Caption-style text data:
:::::

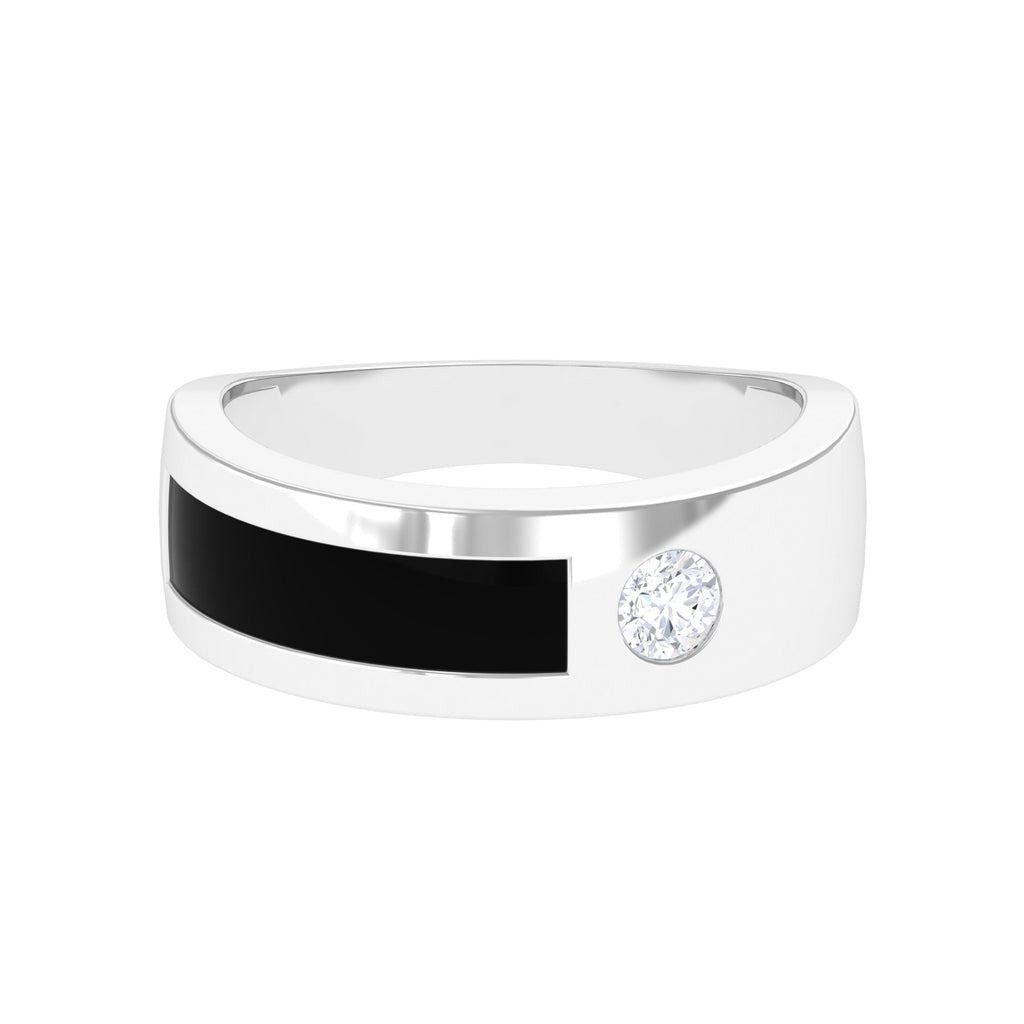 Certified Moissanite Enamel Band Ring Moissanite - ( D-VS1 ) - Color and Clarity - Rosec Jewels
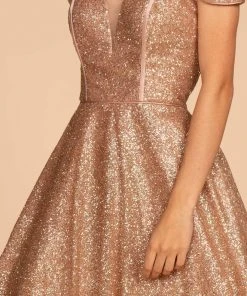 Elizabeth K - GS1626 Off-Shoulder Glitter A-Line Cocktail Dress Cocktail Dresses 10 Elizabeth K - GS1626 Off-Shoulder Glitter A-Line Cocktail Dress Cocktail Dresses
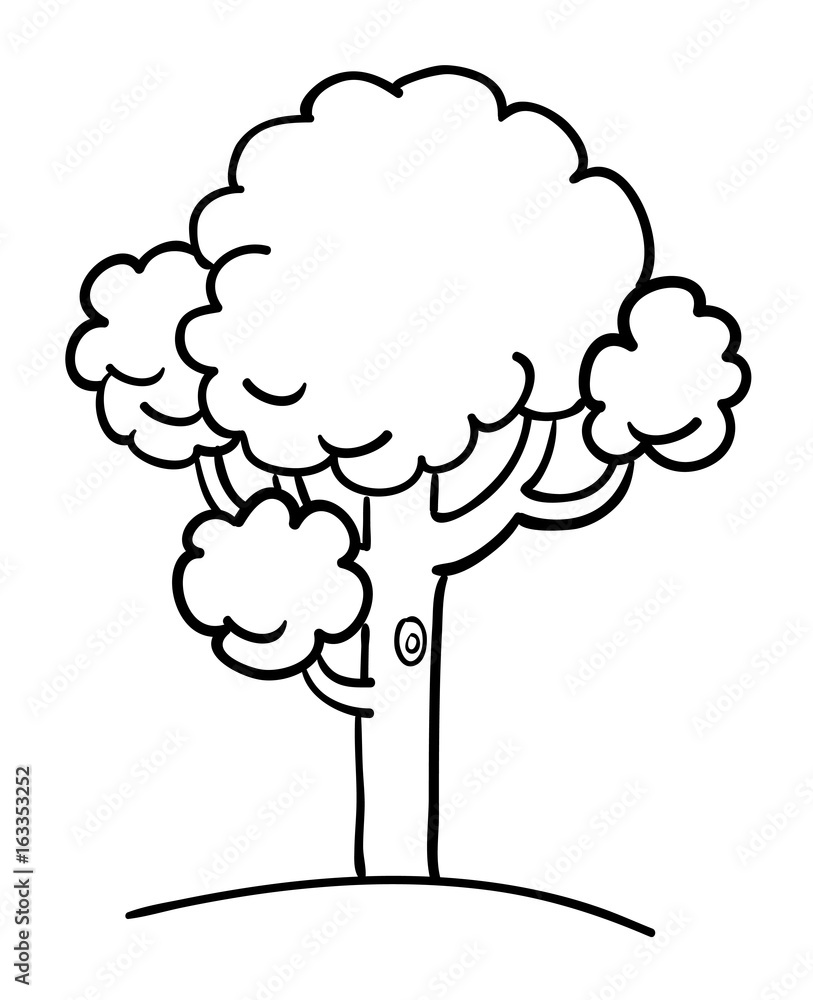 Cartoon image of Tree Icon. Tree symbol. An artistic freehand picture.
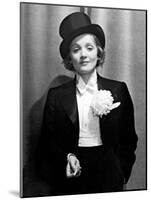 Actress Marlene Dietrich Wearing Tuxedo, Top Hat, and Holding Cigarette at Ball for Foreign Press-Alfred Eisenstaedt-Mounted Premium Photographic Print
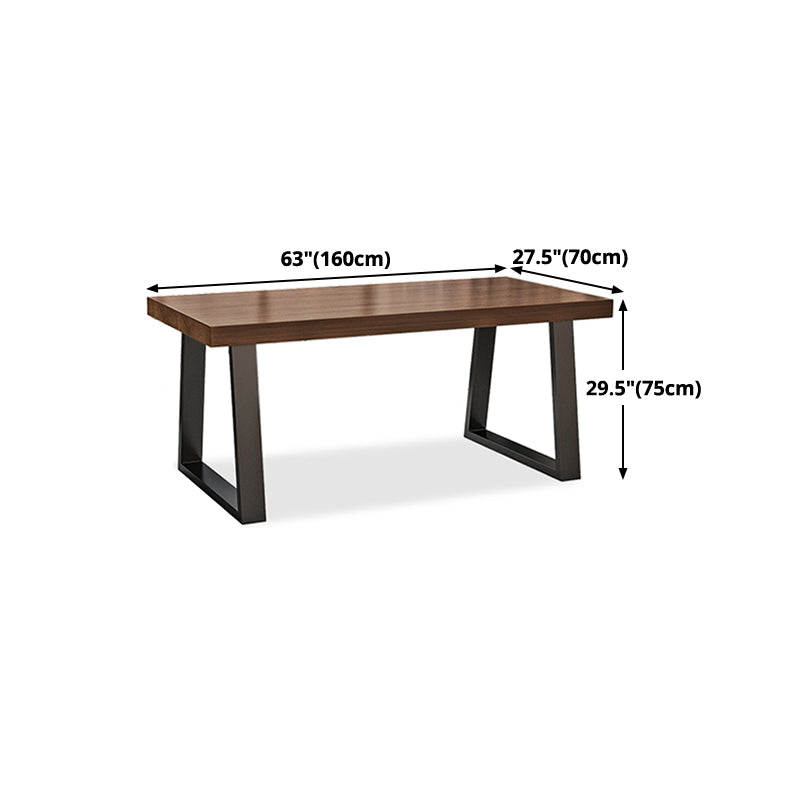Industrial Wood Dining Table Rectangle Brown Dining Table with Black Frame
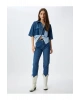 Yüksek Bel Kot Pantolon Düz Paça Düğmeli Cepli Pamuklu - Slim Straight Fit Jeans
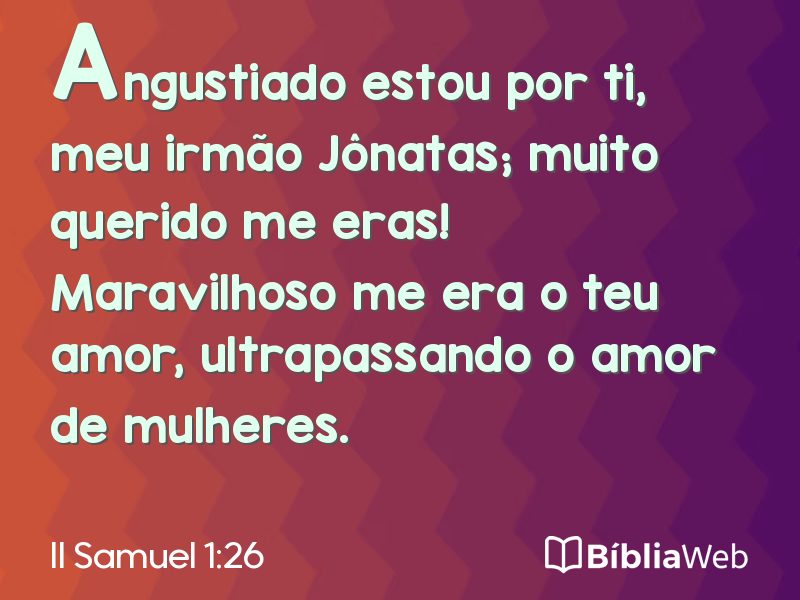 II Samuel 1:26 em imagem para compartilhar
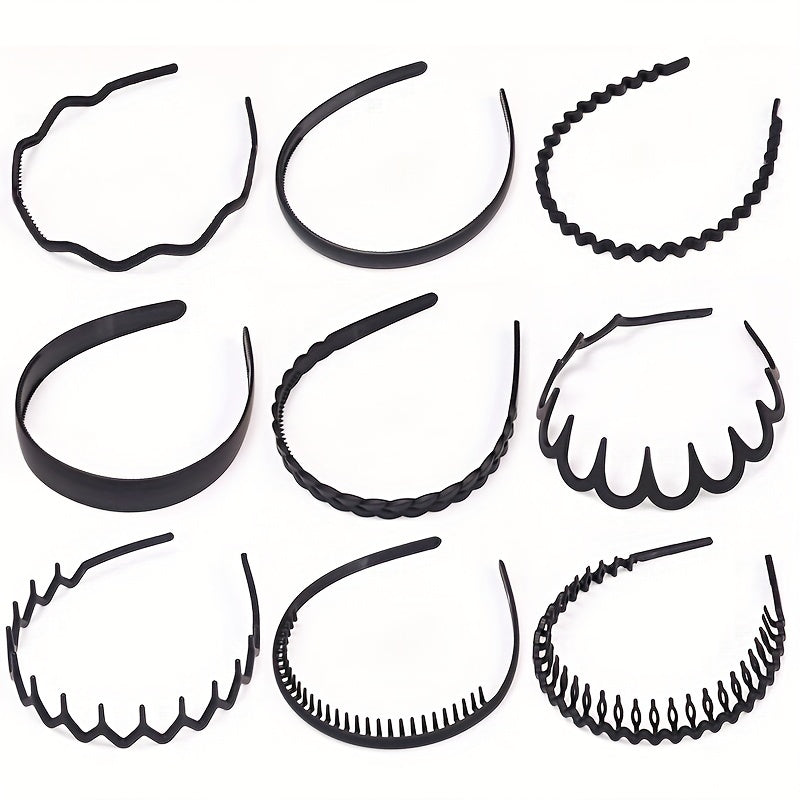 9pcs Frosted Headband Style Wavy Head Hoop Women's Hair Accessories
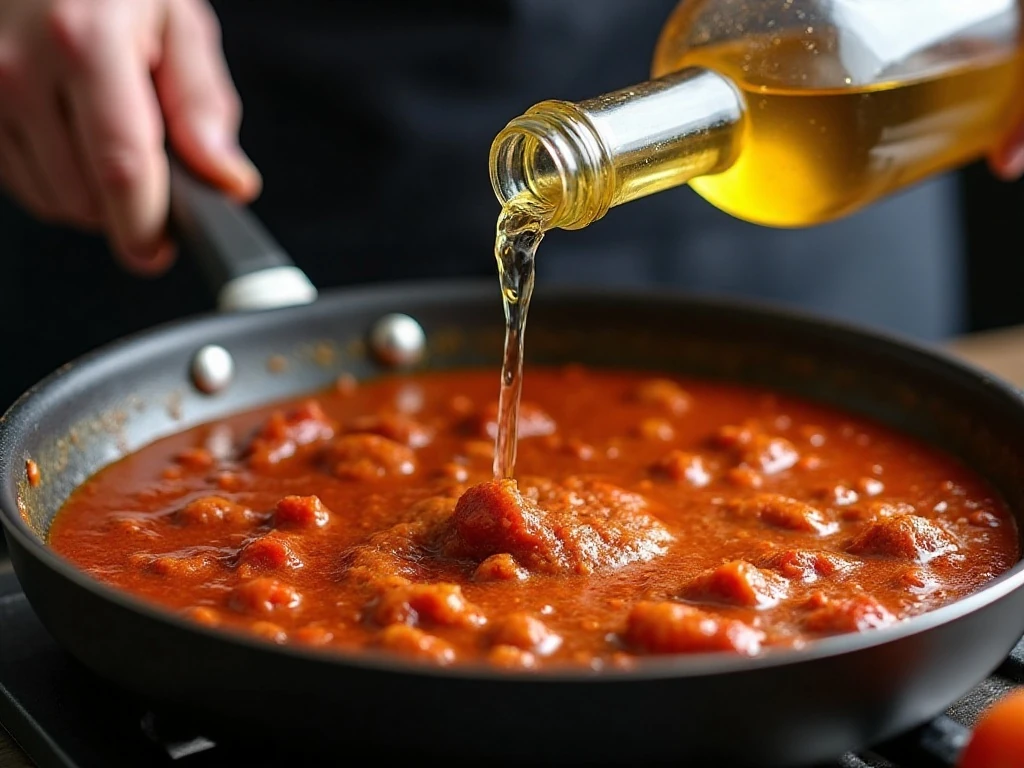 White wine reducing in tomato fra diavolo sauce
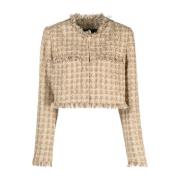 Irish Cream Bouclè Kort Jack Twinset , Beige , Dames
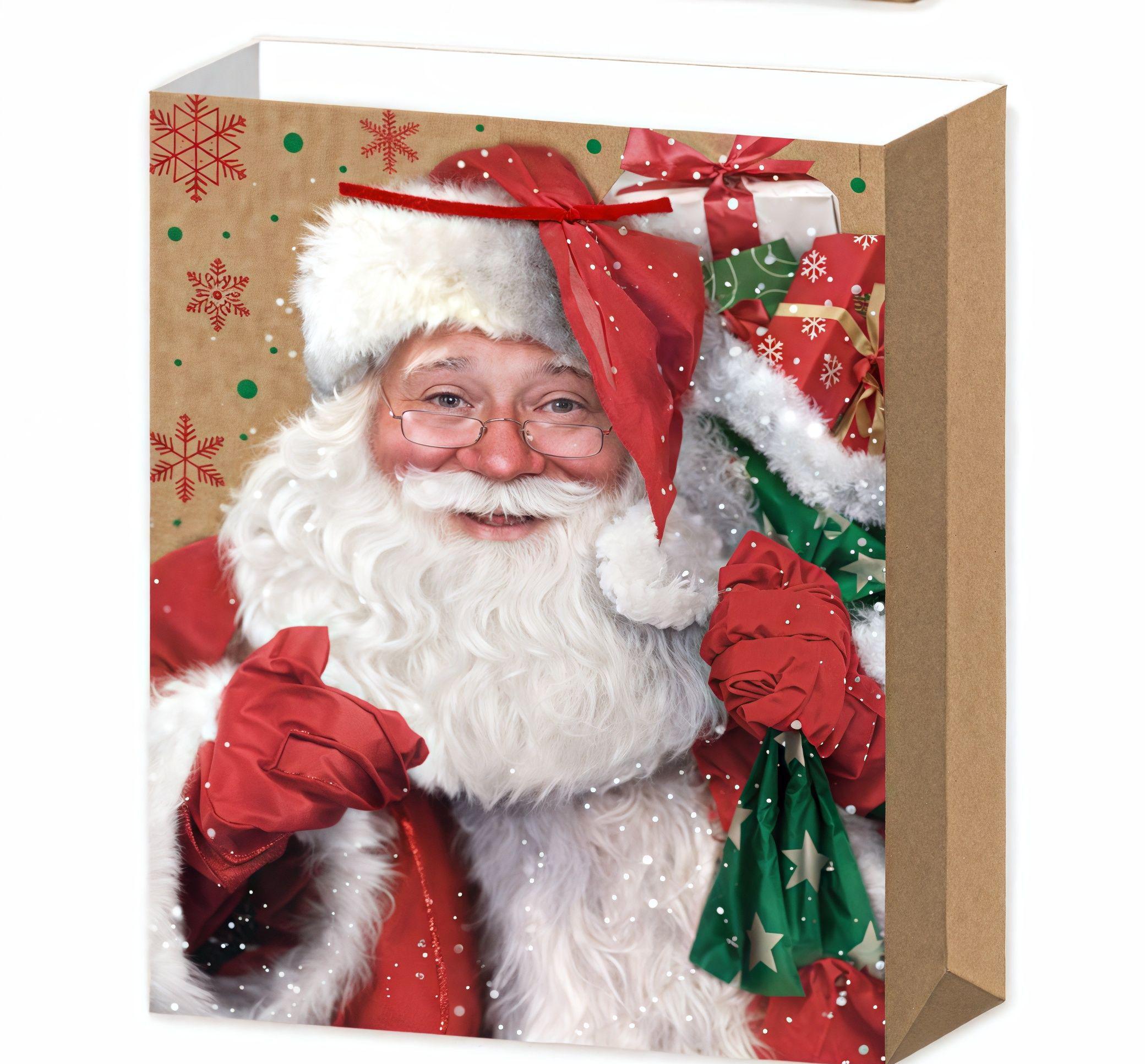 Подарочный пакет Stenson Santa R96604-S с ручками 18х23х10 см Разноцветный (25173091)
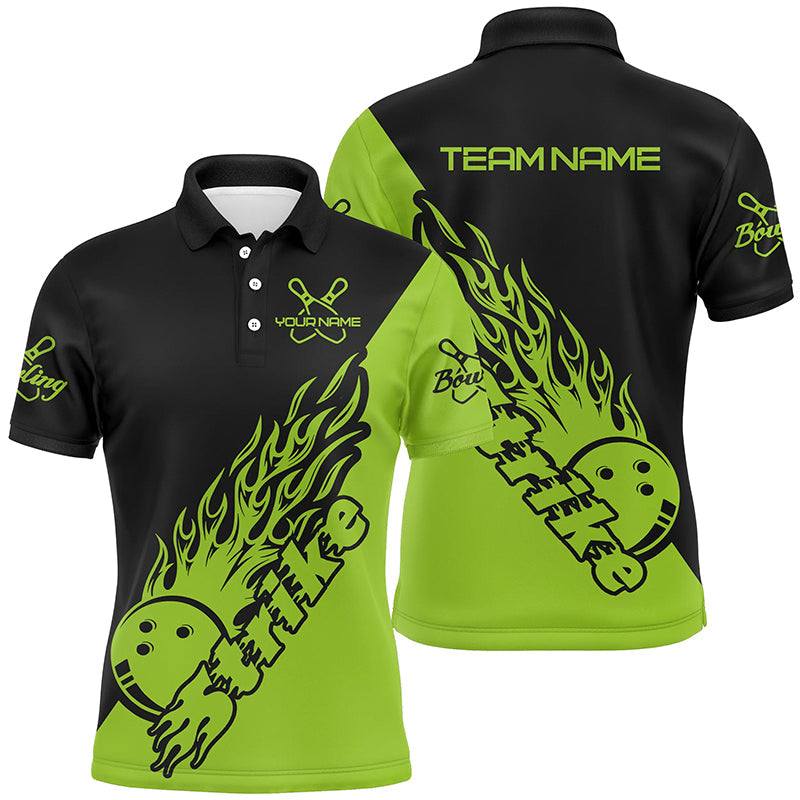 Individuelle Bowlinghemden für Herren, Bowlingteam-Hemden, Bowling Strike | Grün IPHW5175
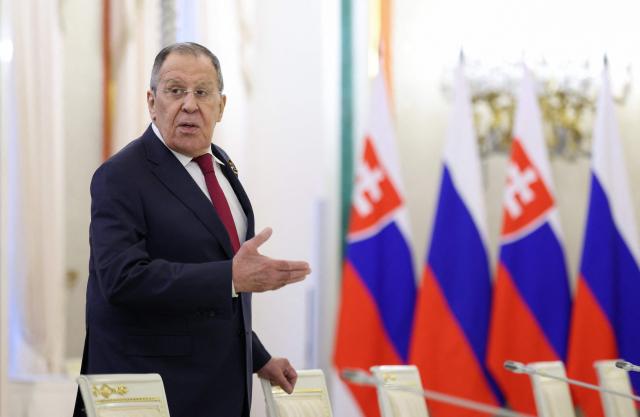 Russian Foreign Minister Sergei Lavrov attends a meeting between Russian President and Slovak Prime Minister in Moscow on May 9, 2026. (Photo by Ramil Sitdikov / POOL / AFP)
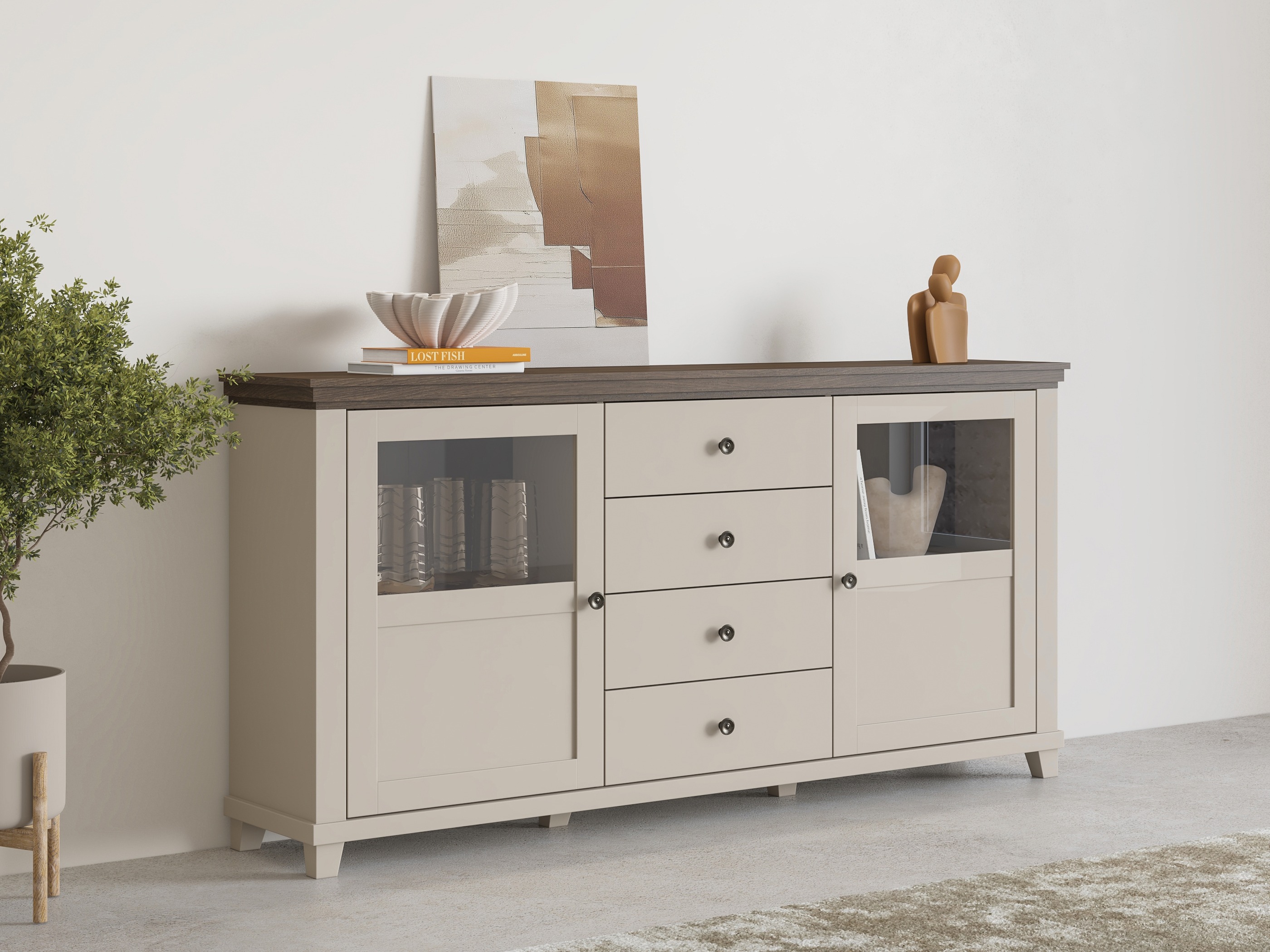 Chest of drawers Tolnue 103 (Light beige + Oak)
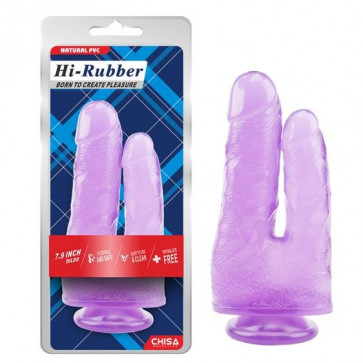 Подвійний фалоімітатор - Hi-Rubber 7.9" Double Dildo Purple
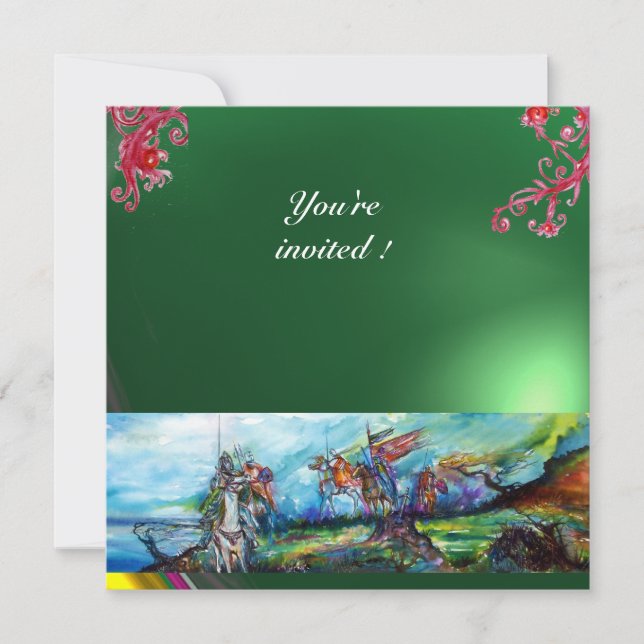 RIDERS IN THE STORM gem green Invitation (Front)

:::::

• **Directions**
Starting at the line that contains "Russian Foreign Minister", retype each line through the end of the data exactly, and leave out every picture.

• **Result**
 Russian Foreign Minister Sergei Lavrov attends a meeting between Russian President and Slovak Prime Minister in Moscow on May 9, 2026. (Photo by Ramil Sitdikov / POOL / AFP)
 Chest of drawers Tolnue 103 (Light beige + Oak)
 Подвійний фалоімітатор - Hi-Rubber 7.9" Double Dildo Purple
 RIDERS IN THE STORM gem green Invitation (Front)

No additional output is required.